なのに、自分で苦しい道を選択している……俗世を捨てて山ごもりに入る、修行僧の発想だ。お金や生活に支配されて生きている人は、私からすれば逆の意味でストイックに思えてしまう。どうして自ら、辛く苦しい、何も生みださない道を行こうとするのだろう?
生活の糧を得るために働いているという意識の人は、たしかにAIやロボットの進出を脅威だと考えてしまうかもしれない。テクノロジーの輝かしい能力に目を向けず、気になるのはいまの環境を奪われる不安ばかりで、自分が社会から追いやられる恐怖にビクビクしている。
あなたが、もしそう感じているとしたら……はっきり言おう。
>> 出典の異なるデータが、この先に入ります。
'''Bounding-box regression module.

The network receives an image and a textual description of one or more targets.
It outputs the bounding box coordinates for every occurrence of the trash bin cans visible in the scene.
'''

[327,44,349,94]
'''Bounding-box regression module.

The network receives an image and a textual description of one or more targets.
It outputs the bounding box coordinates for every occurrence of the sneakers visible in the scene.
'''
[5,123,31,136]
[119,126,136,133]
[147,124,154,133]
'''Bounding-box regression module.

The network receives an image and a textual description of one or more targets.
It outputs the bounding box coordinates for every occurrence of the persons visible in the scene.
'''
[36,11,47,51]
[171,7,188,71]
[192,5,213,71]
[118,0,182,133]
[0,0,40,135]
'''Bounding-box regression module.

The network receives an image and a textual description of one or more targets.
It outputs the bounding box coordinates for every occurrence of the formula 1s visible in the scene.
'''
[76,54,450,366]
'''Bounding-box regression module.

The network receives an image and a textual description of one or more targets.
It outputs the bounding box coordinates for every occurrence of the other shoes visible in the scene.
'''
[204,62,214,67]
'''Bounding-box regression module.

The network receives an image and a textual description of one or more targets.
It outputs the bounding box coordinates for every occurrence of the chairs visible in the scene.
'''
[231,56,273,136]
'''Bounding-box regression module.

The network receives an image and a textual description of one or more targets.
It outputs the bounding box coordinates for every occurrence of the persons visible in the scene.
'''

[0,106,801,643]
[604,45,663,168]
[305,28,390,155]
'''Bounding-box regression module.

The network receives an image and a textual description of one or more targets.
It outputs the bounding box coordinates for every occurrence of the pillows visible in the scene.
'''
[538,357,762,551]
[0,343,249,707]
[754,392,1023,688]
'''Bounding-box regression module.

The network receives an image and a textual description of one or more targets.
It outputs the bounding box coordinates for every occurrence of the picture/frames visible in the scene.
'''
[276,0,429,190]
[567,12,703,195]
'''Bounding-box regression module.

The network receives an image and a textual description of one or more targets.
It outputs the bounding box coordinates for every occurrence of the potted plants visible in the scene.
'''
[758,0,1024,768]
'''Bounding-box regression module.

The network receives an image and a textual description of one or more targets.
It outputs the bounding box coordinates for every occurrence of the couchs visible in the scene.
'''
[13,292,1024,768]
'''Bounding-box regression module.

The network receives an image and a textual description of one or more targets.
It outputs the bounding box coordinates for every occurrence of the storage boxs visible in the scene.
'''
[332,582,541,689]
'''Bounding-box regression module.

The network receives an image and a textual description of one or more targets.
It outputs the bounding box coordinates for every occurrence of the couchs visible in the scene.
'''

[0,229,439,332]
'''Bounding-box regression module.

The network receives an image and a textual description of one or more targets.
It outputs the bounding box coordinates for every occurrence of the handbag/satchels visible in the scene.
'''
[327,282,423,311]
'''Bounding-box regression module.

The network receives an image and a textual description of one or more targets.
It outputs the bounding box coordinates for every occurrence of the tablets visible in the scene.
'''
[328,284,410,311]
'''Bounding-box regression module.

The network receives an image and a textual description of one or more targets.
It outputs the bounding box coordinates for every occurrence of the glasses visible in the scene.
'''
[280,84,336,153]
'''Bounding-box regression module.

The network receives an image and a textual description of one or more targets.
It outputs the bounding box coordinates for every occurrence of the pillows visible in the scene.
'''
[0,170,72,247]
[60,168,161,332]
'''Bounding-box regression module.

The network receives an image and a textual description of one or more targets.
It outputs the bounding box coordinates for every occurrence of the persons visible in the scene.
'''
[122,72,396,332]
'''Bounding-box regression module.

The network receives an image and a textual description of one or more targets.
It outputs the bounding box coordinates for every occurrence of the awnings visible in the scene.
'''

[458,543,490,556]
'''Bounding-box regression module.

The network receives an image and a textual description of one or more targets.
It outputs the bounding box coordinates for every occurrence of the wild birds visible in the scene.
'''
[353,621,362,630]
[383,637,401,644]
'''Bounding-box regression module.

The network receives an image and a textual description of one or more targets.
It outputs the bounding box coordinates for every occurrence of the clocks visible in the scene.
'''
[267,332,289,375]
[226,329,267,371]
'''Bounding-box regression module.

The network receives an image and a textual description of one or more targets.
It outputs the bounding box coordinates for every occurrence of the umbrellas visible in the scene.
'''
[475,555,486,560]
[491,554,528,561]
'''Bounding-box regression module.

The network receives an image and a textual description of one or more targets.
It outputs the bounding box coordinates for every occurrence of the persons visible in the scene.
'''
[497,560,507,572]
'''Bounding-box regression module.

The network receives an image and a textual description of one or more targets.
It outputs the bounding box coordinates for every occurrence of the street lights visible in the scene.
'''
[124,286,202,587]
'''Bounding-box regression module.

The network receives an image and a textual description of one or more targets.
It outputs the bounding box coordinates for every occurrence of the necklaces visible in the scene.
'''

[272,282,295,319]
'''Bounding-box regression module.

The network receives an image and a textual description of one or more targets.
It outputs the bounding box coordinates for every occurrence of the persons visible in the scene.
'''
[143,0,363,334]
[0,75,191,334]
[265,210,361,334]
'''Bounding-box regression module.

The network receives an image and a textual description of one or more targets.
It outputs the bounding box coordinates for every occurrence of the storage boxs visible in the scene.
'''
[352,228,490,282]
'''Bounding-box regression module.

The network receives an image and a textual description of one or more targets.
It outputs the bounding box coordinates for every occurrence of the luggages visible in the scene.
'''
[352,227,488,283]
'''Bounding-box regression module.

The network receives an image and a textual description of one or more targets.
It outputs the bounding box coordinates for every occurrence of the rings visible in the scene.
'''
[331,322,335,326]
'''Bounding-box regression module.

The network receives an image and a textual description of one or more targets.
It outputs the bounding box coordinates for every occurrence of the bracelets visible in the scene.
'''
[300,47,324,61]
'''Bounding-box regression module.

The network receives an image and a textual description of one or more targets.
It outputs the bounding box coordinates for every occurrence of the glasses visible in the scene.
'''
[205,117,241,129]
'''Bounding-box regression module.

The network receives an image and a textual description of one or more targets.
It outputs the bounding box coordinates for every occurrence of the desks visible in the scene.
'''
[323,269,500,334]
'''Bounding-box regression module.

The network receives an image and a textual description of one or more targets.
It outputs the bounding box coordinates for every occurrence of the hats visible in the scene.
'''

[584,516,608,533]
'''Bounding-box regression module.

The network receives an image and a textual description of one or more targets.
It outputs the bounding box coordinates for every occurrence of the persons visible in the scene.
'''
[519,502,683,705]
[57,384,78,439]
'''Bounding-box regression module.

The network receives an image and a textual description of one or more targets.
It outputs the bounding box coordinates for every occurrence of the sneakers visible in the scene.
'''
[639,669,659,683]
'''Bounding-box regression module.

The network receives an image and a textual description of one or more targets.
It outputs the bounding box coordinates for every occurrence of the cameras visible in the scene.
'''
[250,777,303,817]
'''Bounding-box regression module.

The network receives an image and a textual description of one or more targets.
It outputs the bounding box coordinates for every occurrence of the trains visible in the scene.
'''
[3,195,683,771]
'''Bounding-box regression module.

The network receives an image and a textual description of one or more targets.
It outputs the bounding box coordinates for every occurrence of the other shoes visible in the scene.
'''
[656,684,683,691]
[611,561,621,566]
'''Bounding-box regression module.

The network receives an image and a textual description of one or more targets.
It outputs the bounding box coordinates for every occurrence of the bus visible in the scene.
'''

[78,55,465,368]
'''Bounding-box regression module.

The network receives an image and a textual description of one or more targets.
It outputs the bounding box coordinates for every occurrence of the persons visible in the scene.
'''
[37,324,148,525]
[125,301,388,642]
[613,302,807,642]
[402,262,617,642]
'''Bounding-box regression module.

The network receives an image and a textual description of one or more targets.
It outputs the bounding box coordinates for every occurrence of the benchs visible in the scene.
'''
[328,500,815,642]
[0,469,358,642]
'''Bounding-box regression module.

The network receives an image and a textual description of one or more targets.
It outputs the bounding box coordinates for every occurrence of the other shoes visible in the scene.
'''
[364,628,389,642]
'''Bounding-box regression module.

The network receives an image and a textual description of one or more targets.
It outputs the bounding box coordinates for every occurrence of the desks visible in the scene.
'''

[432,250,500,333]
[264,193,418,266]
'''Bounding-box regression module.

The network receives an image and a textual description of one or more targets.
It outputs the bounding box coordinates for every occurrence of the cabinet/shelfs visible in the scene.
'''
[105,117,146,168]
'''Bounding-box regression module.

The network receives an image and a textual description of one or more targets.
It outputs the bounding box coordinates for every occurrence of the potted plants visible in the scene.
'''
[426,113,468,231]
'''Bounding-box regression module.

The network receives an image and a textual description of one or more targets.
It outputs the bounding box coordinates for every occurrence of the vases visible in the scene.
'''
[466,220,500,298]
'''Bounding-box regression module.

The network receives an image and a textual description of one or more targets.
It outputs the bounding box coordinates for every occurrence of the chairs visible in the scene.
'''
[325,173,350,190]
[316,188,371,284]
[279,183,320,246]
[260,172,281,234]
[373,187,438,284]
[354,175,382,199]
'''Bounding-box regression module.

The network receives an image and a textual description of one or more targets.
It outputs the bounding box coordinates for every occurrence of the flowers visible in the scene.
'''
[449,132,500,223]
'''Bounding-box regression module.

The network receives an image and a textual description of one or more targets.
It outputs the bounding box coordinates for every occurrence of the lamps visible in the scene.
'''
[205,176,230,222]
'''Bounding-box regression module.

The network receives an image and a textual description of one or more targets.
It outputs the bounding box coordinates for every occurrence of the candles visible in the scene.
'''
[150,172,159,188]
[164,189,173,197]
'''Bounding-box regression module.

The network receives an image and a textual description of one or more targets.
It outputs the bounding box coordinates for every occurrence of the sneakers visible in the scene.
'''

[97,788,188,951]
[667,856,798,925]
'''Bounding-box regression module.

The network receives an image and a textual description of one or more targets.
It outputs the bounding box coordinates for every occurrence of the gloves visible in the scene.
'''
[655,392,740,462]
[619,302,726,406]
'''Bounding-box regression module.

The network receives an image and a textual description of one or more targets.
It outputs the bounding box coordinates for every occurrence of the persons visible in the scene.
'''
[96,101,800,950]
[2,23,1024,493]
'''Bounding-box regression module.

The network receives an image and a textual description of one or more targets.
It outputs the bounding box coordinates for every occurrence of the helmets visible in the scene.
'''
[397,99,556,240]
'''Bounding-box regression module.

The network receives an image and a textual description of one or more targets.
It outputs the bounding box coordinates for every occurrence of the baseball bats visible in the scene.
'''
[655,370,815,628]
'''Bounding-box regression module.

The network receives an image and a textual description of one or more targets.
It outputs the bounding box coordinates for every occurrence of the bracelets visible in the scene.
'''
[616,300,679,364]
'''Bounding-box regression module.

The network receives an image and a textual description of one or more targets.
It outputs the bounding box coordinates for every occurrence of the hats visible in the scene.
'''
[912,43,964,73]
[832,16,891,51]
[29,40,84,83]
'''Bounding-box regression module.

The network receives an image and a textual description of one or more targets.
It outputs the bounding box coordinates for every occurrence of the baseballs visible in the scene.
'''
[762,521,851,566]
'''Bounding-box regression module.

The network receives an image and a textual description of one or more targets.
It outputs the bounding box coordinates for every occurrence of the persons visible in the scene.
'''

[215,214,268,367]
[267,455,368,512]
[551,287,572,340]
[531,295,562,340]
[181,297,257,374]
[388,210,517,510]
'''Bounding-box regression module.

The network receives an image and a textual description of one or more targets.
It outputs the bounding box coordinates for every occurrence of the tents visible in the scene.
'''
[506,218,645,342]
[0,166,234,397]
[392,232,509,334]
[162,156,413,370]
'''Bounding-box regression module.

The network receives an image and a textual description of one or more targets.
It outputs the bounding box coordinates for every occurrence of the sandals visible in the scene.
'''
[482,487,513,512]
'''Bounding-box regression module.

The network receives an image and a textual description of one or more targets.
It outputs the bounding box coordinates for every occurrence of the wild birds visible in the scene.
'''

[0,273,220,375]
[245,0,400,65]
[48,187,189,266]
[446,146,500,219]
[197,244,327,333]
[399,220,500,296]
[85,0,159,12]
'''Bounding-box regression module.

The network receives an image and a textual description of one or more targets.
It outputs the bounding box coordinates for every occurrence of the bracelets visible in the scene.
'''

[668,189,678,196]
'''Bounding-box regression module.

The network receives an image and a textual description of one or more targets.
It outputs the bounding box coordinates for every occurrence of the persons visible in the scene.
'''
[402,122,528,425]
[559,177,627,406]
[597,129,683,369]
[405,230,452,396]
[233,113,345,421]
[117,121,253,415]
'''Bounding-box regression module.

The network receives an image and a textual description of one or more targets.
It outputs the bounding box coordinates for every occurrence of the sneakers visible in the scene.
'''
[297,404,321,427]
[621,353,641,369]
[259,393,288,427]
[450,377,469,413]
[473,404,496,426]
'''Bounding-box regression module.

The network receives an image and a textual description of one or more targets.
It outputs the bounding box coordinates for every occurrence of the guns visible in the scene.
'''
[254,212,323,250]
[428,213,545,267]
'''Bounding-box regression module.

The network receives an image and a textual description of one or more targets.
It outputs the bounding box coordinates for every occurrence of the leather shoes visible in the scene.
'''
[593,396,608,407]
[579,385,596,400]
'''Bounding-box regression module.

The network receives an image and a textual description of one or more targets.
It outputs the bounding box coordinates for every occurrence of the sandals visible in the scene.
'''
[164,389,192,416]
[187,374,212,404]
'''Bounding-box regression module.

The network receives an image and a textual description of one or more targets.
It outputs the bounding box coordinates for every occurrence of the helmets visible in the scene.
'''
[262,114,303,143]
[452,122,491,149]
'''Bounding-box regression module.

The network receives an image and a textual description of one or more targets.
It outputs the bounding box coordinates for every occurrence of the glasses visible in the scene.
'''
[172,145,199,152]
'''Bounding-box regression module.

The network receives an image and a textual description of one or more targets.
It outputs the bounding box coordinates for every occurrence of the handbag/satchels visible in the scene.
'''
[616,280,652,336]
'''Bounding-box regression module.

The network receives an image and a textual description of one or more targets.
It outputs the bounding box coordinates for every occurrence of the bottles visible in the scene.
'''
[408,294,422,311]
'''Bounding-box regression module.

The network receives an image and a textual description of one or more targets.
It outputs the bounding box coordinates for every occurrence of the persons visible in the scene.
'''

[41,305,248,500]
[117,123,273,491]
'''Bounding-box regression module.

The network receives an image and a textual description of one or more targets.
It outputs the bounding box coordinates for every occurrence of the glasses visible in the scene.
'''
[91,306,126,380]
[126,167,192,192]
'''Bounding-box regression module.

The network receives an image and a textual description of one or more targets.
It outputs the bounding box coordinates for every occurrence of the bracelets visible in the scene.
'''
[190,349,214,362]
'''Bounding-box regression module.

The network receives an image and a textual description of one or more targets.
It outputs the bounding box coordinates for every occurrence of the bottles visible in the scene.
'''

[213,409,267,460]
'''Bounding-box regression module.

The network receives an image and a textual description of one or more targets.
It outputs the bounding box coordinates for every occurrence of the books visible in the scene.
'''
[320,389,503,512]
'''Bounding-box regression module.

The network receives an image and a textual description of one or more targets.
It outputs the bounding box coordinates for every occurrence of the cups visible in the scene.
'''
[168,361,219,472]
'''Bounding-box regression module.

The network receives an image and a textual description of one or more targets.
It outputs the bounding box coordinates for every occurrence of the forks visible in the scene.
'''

あなたが好きなのは、お金ではない。潤沢な糧で得られる、安定した生活でもない。不安だ。不安になるのが、好きなだけなのだ。ある意味で「不安好き」の自己洗脳にかかってしまっている。だから「あなたは何のために、働いているのですか?」の問いの本質に、気がつけない。
声を大にして、改めて伝えたい。僕たちはもう働かなくていい。嫌な仕事、面倒なことはしなくていい。これからの時代、生き残れるのは、安定した仕事を与えられた人でも、お金持ちでもない。働かなくてもいい世界で、なおモチベーションを持ち、何かの行動を起こせる人が、生き残れるのだ。